Has the truth about EV cars come out, why is the EV car market falling? The ascent of electric vehicles (EVs) to prominence on the global automotive stage has been remarkable, with battery-powered personal mobility options experiencing a surge in popularity in under a decade. Pioneering companies such as Tesla and BYD have disrupted the industry, presenting a formidable challenge to established automakers with decades of legacy.
However, despite recent successes, the outlook for the near future appears bleak, notably with declining demand for electric cars and anticipated deceleration in sales growth rates across key automobile markets worldwide.
Over the past four years, the majority of electric vehicle (EV) manufacturers across various segments have experienced notably lucrative periods. The burgeoning market witnessed the introduction of new models, resulting in record-breaking sales and substantial profits. In 2021, EV sales reached 6.75 million units, marking a remarkable 108 percent increase from the preceding year.
This figure continued to climb, reaching 3.66 million units in 2022 and peaking at 14.2 million units in 2023, encompassing both full electric models and plug-in hybrids. However, by October, November, and December of 2023, ominous indicators of market instability began to emerge.
In numerous major automotive and electric vehicle (EV) markets worldwide, there has been a notable but significant downturn in EV demand.
China, renowned as the world’s largest automotive and EV market, experienced a decline in new-energy vehicle (NEV) sales, which totaled 729,000 units in January according to data from the China Association of Automobile Manufacturers (CAAM). This represented a direct decrease of 39 percent compared to the previous month, while EV production fell by 33 percent to 787,000 units.
The China Passenger Car Association (CPCA) attributes this decline to two primary factors: the escalating prices of certain popular models and diminishing incentives from local governments for NEV purchases. In January, EVs accounted for 29.9 percent of all new car sales in the country, marking the first time it fell below the 30 percent threshold since May 2023, as reported by S&P Global Commodity Insights.
In the United States, the second-largest automotive market globally, the electric vehicle (EV) market is indeed expanding; however, the concern lies in its growth rate falling short of earlier predictions. EVs comprised 7.6 percent of all new car sales, a modest rise from 5.9 percent. Yet, according to data from media reports, sales of EV models increased by a mere 1.3 percent in the final months of the previous year.
Industry insiders assert that while Americans are indeed purchasing more electric vehicles (EVs) than ever before, the actual figures fall short of earlier predictions, with many potential buyers hesitating to make the switch, at least for now. This hesitation is largely attributed to the absence of substantial dealer and company discounts.
General Motors (GM) CEO Mary Barra acknowledged this trend, stating, “It’s true, EV growth has slowed, which has created some uncertainty. We will build according to demand.” Initially, GM reduced EV production, and subsequently, Ford followed suit.

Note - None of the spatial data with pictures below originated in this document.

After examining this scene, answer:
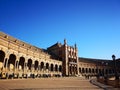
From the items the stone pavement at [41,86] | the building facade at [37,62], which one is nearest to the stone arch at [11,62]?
the building facade at [37,62]

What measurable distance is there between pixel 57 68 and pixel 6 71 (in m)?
30.9

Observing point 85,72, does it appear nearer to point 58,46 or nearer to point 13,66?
point 58,46

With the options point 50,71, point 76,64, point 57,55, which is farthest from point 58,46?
point 50,71

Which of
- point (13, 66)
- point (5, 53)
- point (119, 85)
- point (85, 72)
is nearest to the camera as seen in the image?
point (119, 85)

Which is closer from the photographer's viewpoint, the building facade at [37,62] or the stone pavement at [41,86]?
the stone pavement at [41,86]

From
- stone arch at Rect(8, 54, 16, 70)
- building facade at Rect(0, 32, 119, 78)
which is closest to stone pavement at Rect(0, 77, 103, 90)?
building facade at Rect(0, 32, 119, 78)

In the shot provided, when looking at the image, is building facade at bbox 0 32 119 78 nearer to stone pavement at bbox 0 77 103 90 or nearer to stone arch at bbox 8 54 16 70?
stone arch at bbox 8 54 16 70

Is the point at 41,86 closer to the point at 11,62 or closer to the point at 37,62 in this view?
the point at 11,62

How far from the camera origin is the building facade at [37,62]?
33.4 metres

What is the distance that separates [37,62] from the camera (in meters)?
48.5

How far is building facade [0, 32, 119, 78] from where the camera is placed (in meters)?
33.4

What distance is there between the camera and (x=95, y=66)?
85.4 m

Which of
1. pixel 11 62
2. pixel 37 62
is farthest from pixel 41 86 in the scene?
pixel 37 62

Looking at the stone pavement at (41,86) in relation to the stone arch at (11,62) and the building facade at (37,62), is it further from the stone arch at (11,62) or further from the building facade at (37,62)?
the stone arch at (11,62)
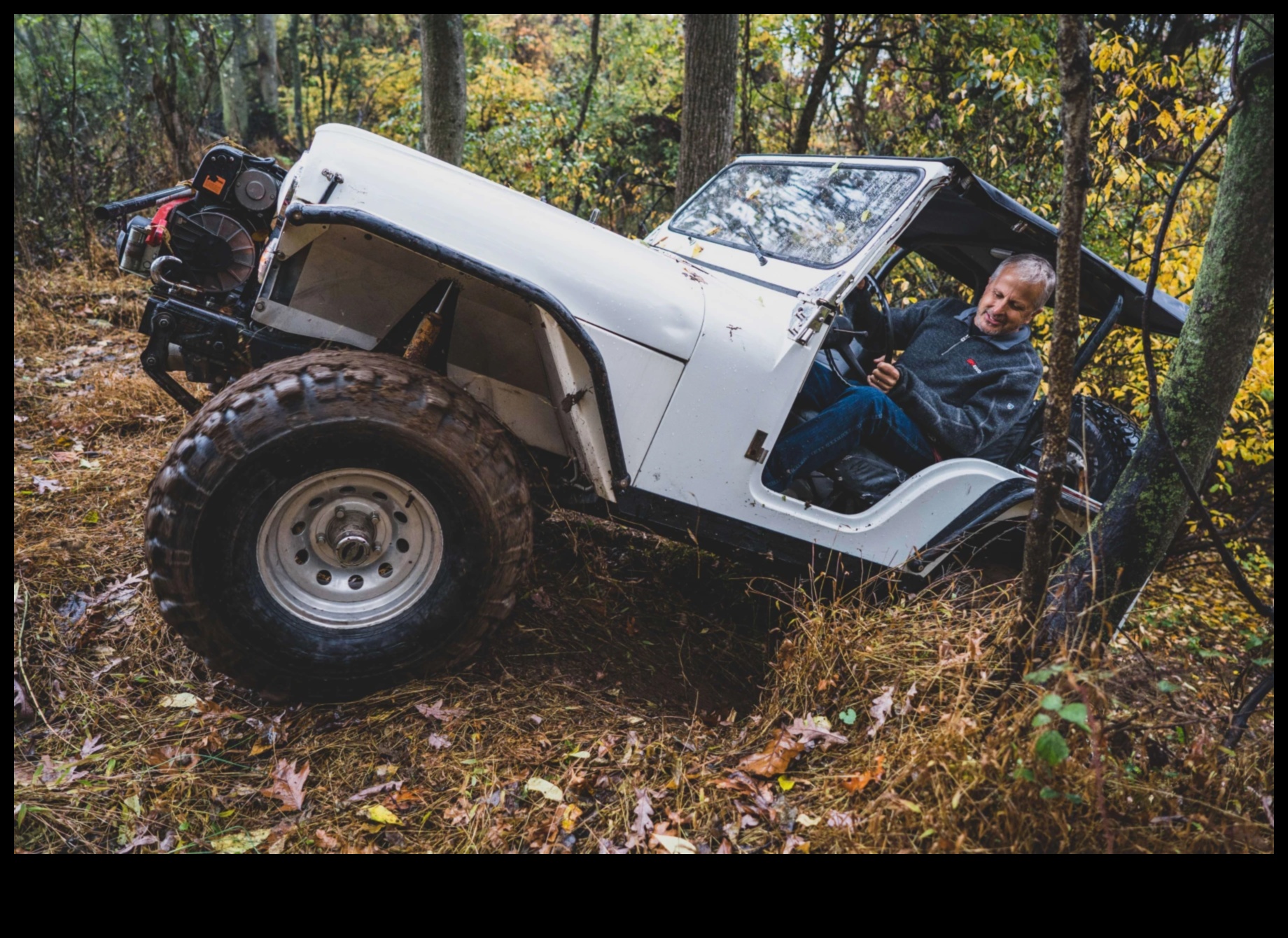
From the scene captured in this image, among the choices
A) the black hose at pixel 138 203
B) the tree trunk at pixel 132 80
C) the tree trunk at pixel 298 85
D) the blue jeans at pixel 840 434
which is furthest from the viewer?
the tree trunk at pixel 298 85

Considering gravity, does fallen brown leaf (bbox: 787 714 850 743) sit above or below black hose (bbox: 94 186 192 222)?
below

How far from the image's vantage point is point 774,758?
2525mm

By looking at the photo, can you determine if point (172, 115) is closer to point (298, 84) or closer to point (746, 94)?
point (746, 94)

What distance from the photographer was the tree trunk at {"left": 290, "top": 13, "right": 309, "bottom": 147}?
45.9 ft

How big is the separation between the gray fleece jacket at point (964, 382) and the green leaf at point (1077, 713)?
58.9 inches

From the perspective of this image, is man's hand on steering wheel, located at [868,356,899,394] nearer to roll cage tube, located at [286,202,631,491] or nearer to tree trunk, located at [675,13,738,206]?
roll cage tube, located at [286,202,631,491]

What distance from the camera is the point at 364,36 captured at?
1662 cm

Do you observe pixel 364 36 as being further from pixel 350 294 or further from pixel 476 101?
pixel 350 294

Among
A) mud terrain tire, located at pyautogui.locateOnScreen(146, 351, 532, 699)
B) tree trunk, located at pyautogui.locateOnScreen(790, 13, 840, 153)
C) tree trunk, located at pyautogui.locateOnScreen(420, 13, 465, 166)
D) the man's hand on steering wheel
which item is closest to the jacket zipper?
the man's hand on steering wheel

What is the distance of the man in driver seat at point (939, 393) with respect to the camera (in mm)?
3145

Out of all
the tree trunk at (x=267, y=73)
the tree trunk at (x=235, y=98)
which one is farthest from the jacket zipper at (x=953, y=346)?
the tree trunk at (x=267, y=73)

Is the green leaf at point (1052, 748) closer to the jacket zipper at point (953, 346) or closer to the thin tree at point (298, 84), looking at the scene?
the jacket zipper at point (953, 346)

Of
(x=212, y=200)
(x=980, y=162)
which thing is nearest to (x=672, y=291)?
(x=212, y=200)

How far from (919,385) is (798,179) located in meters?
1.09
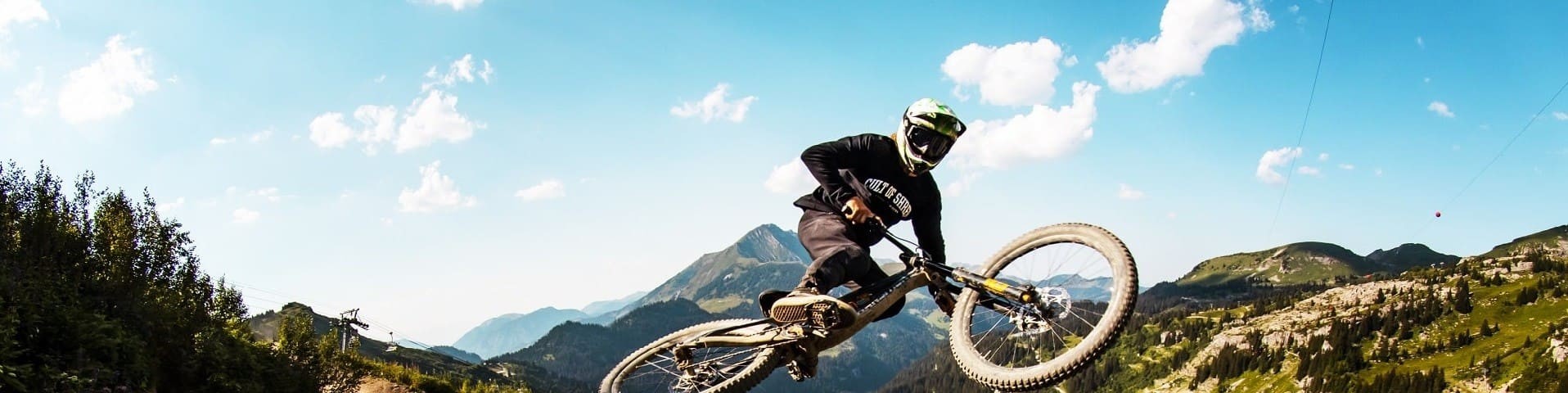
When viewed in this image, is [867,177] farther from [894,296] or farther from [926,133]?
[894,296]

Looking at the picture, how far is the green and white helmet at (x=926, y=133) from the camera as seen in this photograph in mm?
7363

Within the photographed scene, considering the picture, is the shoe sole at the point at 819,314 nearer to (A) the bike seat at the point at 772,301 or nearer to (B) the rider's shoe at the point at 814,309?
(B) the rider's shoe at the point at 814,309

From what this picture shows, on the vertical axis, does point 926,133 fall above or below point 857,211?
above

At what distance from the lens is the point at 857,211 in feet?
24.6

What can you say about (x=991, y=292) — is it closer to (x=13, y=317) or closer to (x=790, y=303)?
(x=790, y=303)

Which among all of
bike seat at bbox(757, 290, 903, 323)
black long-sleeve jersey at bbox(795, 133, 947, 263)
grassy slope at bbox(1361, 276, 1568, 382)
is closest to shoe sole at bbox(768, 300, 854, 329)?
bike seat at bbox(757, 290, 903, 323)

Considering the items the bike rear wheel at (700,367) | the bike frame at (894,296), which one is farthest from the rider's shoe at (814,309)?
the bike rear wheel at (700,367)

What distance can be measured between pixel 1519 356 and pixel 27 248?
24164 cm

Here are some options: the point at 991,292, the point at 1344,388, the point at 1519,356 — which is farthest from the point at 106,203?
the point at 1519,356

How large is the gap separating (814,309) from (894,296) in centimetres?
115

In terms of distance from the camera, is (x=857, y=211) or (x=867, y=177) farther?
(x=867, y=177)

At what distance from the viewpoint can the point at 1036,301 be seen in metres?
7.09

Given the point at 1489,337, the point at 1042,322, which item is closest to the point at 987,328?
the point at 1042,322

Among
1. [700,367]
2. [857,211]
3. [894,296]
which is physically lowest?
[700,367]
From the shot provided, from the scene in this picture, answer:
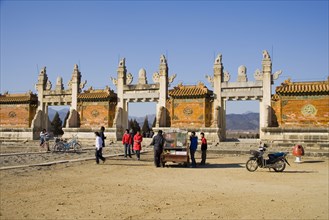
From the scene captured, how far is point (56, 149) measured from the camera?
22.9 meters

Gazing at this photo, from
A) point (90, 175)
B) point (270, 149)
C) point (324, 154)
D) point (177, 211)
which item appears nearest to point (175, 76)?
point (270, 149)

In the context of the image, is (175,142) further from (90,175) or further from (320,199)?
(320,199)

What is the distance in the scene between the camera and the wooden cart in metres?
16.2

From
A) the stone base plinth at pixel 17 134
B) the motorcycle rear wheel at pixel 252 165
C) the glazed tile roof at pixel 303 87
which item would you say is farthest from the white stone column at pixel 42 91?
the motorcycle rear wheel at pixel 252 165

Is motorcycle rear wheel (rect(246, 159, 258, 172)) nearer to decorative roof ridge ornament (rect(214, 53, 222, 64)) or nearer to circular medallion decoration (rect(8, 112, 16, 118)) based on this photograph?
decorative roof ridge ornament (rect(214, 53, 222, 64))

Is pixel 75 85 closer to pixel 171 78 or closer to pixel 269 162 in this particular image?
pixel 171 78

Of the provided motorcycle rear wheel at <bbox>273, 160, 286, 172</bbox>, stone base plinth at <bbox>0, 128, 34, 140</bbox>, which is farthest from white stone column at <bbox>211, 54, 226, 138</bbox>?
stone base plinth at <bbox>0, 128, 34, 140</bbox>

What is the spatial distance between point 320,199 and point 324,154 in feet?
42.2

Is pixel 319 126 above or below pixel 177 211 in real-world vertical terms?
above

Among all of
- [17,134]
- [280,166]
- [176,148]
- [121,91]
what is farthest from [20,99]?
[280,166]

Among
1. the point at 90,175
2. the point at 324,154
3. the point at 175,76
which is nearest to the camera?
the point at 90,175

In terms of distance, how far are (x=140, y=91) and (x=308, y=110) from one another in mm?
14506

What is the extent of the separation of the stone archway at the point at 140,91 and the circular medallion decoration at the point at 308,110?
11.3 meters

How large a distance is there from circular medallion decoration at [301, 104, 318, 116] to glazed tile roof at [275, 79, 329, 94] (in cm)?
111
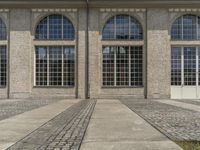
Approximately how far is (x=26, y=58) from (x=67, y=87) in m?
3.64

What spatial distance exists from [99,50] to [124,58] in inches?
75.5

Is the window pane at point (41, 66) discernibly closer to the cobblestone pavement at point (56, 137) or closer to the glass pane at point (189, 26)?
the glass pane at point (189, 26)

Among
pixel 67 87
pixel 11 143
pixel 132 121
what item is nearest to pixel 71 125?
pixel 132 121

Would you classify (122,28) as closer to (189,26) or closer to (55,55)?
(189,26)

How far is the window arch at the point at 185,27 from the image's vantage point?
25.5m

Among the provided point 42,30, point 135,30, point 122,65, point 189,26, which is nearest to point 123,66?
point 122,65

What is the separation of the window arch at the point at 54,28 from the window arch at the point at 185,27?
7607mm

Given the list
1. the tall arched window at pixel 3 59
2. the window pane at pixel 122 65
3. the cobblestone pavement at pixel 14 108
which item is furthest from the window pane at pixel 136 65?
the tall arched window at pixel 3 59

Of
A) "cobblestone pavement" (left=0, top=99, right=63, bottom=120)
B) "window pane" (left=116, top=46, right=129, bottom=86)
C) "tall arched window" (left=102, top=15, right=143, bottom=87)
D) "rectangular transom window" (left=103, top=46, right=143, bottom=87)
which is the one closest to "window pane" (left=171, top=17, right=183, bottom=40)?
"tall arched window" (left=102, top=15, right=143, bottom=87)

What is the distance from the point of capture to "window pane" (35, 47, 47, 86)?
84.1ft

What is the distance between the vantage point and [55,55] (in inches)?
1011

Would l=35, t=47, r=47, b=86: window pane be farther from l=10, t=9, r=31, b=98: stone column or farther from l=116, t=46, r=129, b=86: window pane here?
l=116, t=46, r=129, b=86: window pane

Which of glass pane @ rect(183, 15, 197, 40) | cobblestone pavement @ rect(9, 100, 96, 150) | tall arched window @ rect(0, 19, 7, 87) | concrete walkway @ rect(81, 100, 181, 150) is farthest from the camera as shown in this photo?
tall arched window @ rect(0, 19, 7, 87)

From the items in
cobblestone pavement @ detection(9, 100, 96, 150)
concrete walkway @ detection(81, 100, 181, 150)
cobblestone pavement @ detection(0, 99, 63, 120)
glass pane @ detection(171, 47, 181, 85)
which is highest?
glass pane @ detection(171, 47, 181, 85)
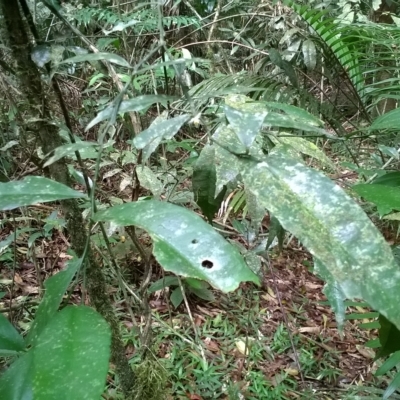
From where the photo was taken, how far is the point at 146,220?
1.49 ft

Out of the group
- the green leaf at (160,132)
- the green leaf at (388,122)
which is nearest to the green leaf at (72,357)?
the green leaf at (160,132)

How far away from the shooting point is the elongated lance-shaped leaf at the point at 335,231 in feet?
1.21

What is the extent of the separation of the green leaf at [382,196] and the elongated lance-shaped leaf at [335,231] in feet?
0.61

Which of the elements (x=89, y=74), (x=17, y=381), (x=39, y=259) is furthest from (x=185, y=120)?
A: (x=89, y=74)

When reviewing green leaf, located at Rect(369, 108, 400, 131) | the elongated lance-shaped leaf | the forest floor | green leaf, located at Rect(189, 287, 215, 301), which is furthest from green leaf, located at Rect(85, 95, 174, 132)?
green leaf, located at Rect(189, 287, 215, 301)

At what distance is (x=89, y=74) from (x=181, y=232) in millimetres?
2289

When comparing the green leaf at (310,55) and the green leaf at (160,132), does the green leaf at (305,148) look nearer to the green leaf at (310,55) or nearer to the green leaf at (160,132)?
the green leaf at (160,132)

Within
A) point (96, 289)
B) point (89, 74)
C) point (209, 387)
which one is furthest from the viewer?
point (89, 74)

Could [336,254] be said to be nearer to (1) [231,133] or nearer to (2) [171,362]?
(1) [231,133]

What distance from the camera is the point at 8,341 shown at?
0.55 m

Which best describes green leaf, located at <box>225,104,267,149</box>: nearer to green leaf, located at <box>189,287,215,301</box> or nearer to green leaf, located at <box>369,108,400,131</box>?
green leaf, located at <box>369,108,400,131</box>

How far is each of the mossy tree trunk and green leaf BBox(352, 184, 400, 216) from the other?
0.41 meters

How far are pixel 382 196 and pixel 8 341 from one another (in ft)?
1.71

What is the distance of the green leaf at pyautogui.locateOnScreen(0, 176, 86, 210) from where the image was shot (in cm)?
49
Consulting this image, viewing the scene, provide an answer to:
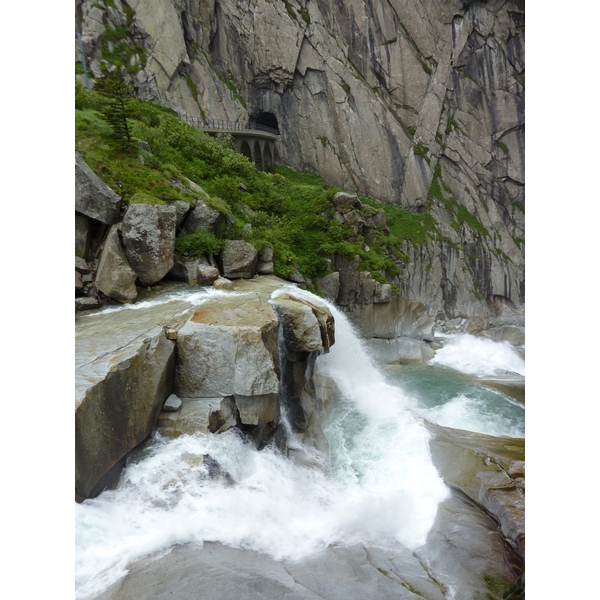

In numerous European markets, the demand for electric vehicles (EVs) appears to be on the decline. Germany’s decision to terminate incentive programs for such vehicles had an instant adverse effect on demand. Similarly, in Britain, the Society of Motor Manufacturers and Traders noted that EV sales are not progressing as rapidly as in recent years. Experts suggest that the government’s zero-emission vehicle (ZEV) mandate, requiring 22 percent of all new cars sold in 2024 to be completely emission-free, is likely to be unmet.
While some may question the long-term viability of electric vehicles (EVs) and speculate if they’re merely a passing trend akin to fleeting fashion styles, most experts believe otherwise. They argue that EVs represent a prolonged commitment rather than a sudden craze, contrary to earlier perceptions.
A New York Times report on the potential decline of EV sales in the US in 2024 underscores that EVs are no longer a novelty. Instead, the focus shifts to the remaining market segment. As the report states, enthusiasts of tech innovators like Elon Musk have largely embraced EVs, leaving major automakers to contend with customers less impassioned about cars.
Manufacturers are prioritizing financial sustainability, aiming to maintain profitability and avoid losses. Brands ranging from Tesla to BYD have implemented price reductions in both China and the US, potentially reigniting growth trajectories to previous levels. Even in India, where electric car acceptance remains low, companies such as Tata Motors and MG Motor India have recently slashed prices on several full electric models. Whether this strategy will yield desired results remains uncertain for now, prompting a cautious approach of observation and evaluation.